The libretto makes use of a time-honored flashback technique, as we see the sisters in their old age first and then learn their story through their hallucinations and reveries. Misbegotten romance, political disruption, family tragedy — all flash by, as unwelcome visitors from the “real” world intrude into the increasingly addled ladies’ lives.
Many a contemporary opera has been built on such slender narrative. Think of Katia Saaraiho’s recent L’Amour de loin, a Tristan und Isolde-inspired work in which two would-be lovers correspond, agree to meet, and at the end of one’s journey to the other, the traveler dies. Perhaps composers feel that new opera must avoid the event-packed melodrama of the standard repertory, or just as likely, since much of contemporary composition builds itself up from small fragments through minute development, only such a story will serve.
Whatever the reason, each opera must be judged on its own terms, and The House of the Sun makes for compelling, even moving listening. The sisters, as lost children of a dead world, can symbolize the ideals of Western civilization, pathetically neglected and out of place in a contemporary world, represented in the opera by lawyers, bankers, and social welfare workers.

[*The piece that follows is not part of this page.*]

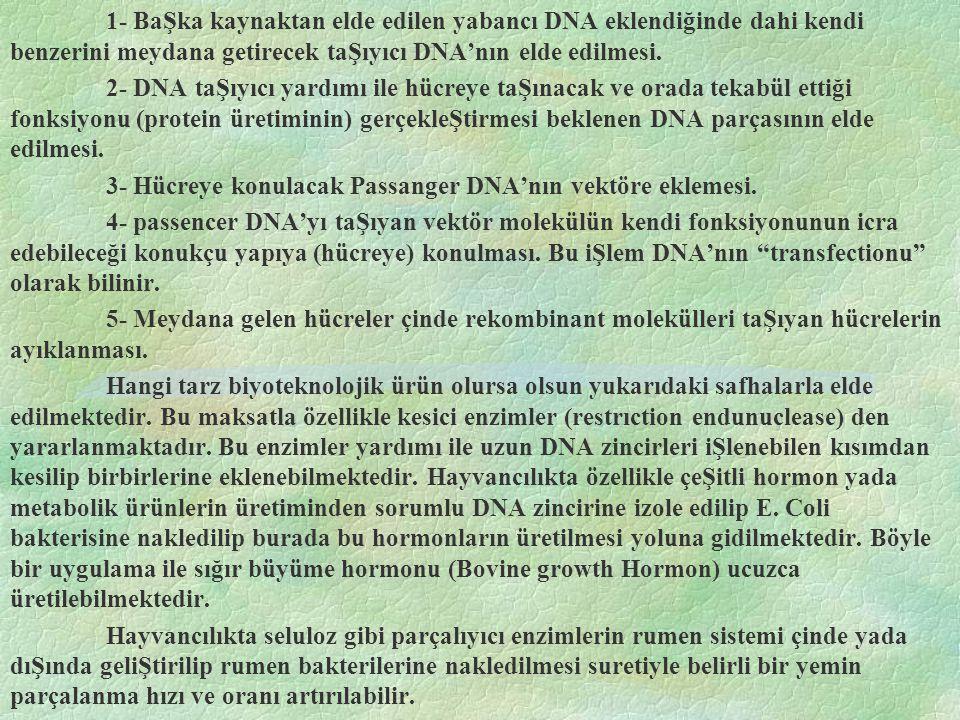 1- BaŞka kaynaktan elde edilen yabancı DNA eklendiğinde dahi kendi benzerini meydana getirecek taŞıyıcı DNA'nın elde edilmesi.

However, Rautavaara’s classification of the opera as a tragedia buffa must be recalled. Sad as they are, the sisters remain somewhat foolish creatures who engineered their pathetic fate by refusing to adapt to new surroundings. When two young men, brought to the home to help the ladies out, take advantage of the ladies’ obliviousness to steal a precious egg, they also, out of sheer random cruelty, shut off the electricity. The ladies cannot fathom how to turn it back on, and settle down into their hallucinations of their deceased family members, who remind me that “nothing [is] really, really real.”
Despite techniques familiar from many contemporary scores, such as bursts of aggressive percussion, a haunting lyrical mood dominates. Without strong melodic content, the music still manages to convey a lost world of beauty and grace, and a long duet for the sisters in act one, over nostalgic strings, is masterfully conceived.
The stage-worthiness of the opera may be questionable, but as a vehicle for female voices, surely a smaller company could find it worthwhile. On this recording Anna-Kristina Kaappola and Raija Regnell’s voices blend beautifully as the older sisters, and their younger selves are sung by Mia Huhta and Helena Juntunen. Male voices tend to the gruff, fitting the characters, and Mikko Franck leads the Oulu Symphony Orchestra with requisite force and sensitivity.
Rautavaara’s libretto is as skillful as his music. Under 90 minutes long, the opera as recorded conveys the sad, monotonous life of the sisters without being static itself. When the final visitor knocks portentously on the door as the sisters slip away, listeners may feel that a whole world, slightly ridiculous and yet deeply beautiful, has slipped off to its eternal rest, leaving nothing but a world of commerce and bureaucracy.
One may even be inspired to turn off the electricity and join the sisters in proclaiming that nothing is really, really real — but have some batteries for the CD Walkman handy, so that Rautavaara’s The House of the Sun can serve as a morbid soundtrack.